[Goal of the exercise]:
With the records below as input, work out how many lines include the word "tabsLinks". Give only the number.

[Data for this exercise]:
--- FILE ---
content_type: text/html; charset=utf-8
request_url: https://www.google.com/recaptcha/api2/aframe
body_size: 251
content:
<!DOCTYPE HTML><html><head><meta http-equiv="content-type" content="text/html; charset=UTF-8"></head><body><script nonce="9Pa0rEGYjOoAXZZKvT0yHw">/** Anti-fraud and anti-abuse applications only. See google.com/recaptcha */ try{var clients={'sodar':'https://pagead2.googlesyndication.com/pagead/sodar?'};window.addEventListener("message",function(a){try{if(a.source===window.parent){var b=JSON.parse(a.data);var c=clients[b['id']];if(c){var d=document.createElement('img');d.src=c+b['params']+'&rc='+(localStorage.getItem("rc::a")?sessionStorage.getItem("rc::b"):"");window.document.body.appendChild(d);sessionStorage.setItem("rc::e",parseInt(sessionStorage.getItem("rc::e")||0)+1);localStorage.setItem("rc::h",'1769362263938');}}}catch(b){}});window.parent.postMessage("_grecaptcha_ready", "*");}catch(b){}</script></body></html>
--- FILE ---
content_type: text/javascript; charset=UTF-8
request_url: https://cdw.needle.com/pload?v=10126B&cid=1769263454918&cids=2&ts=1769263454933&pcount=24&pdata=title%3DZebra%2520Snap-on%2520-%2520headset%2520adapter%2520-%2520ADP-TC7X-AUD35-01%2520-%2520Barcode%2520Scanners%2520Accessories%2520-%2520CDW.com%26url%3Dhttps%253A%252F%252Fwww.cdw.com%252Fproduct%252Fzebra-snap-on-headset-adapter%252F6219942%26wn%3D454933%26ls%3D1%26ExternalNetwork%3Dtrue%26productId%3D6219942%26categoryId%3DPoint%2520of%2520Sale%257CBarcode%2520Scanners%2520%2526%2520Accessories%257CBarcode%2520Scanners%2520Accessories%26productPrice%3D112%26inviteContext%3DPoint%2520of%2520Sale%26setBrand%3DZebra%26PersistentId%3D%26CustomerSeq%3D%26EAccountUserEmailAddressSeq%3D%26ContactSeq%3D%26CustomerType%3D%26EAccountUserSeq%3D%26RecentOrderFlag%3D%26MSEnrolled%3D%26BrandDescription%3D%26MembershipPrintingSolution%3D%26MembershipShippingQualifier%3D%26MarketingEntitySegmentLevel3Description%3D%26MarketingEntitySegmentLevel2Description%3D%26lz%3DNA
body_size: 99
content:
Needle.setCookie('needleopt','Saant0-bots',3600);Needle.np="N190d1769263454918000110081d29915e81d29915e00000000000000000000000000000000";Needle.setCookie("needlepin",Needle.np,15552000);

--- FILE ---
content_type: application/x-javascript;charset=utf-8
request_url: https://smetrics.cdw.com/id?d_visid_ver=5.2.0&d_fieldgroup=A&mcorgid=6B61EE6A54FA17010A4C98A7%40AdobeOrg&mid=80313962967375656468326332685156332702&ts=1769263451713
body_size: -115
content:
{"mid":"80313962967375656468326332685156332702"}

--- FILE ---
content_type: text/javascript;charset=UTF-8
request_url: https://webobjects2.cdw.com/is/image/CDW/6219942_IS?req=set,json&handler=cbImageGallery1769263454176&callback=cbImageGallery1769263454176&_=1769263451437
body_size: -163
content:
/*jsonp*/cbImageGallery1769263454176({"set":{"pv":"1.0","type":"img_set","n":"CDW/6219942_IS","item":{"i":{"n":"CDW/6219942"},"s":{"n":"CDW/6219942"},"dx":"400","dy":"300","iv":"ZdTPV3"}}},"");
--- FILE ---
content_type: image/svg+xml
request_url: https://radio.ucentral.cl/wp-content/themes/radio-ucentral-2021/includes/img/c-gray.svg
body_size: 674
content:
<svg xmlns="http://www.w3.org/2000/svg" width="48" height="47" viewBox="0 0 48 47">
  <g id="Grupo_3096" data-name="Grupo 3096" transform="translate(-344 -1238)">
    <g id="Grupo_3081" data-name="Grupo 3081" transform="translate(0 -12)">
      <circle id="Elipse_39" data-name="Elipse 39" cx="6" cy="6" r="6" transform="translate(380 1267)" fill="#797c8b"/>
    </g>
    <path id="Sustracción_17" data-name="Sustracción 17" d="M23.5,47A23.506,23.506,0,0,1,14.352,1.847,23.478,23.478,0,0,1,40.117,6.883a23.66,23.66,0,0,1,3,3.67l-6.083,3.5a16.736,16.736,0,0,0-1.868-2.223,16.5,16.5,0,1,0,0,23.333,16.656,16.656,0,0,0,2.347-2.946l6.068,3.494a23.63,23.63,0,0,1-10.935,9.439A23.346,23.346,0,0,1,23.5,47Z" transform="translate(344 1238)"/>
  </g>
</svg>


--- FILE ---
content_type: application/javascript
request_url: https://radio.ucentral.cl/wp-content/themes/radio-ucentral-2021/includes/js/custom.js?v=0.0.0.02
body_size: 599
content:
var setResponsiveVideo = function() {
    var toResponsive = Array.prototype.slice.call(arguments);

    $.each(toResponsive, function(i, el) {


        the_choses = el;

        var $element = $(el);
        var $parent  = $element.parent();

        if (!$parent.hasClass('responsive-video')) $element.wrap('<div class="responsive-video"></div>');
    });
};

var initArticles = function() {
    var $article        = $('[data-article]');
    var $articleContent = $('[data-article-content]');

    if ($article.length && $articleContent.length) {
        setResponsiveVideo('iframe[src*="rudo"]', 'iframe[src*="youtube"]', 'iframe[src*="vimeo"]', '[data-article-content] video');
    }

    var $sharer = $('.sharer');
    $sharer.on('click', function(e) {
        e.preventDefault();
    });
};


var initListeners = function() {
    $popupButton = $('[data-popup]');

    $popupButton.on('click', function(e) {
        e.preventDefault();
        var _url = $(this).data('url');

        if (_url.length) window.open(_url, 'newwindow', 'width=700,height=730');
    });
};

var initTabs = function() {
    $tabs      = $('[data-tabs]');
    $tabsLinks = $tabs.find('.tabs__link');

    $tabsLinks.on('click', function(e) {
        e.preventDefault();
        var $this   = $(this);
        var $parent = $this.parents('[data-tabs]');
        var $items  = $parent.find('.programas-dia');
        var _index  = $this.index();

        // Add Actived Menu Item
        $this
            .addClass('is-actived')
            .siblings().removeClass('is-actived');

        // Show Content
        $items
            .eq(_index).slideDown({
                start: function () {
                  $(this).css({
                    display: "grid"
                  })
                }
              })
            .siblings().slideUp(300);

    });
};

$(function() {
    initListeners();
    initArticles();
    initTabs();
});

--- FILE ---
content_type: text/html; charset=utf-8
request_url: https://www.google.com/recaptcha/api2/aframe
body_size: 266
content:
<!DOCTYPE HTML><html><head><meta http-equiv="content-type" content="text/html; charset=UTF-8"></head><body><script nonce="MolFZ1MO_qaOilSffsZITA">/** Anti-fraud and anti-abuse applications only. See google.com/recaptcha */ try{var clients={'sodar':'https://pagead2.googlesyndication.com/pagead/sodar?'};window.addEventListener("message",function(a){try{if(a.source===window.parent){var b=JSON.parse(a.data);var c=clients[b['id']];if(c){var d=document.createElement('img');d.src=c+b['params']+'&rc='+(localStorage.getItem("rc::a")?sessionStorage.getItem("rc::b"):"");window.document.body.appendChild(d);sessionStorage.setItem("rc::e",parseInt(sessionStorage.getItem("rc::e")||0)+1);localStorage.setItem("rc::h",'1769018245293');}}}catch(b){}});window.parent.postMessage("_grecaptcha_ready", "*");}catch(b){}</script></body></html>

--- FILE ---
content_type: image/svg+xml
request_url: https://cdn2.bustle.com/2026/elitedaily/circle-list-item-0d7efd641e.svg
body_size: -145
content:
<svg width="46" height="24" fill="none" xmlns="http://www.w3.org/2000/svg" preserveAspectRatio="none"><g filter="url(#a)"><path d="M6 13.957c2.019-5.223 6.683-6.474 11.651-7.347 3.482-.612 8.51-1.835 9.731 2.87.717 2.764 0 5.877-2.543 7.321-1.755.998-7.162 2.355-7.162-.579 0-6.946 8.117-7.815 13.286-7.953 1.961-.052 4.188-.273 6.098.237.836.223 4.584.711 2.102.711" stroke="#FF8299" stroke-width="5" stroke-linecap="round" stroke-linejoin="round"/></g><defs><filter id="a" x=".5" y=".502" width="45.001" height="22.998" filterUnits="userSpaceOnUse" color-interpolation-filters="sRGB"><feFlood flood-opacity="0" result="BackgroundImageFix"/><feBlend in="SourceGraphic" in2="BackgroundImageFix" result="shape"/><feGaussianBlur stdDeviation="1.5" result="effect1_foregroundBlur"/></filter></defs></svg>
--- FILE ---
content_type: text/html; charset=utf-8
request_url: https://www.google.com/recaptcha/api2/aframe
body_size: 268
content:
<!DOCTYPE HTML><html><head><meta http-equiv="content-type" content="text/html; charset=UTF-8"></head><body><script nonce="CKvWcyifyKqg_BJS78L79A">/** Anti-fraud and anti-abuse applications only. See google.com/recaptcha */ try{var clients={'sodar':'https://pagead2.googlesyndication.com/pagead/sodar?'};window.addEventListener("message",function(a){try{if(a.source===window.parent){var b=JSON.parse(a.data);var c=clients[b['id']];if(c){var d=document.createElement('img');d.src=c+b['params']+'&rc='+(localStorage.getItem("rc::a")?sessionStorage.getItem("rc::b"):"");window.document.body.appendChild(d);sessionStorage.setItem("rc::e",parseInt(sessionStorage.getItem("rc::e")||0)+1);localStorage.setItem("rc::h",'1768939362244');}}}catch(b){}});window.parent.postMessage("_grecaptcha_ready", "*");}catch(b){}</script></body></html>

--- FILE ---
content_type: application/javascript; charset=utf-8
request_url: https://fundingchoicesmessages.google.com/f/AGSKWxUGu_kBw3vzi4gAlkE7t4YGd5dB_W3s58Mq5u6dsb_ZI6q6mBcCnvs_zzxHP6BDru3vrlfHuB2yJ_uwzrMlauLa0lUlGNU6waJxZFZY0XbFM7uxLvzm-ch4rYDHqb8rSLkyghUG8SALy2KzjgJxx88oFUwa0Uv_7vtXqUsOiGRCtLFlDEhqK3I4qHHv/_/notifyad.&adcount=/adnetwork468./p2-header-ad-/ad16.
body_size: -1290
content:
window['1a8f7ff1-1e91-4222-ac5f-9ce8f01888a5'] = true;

[Output for this exercise]:
2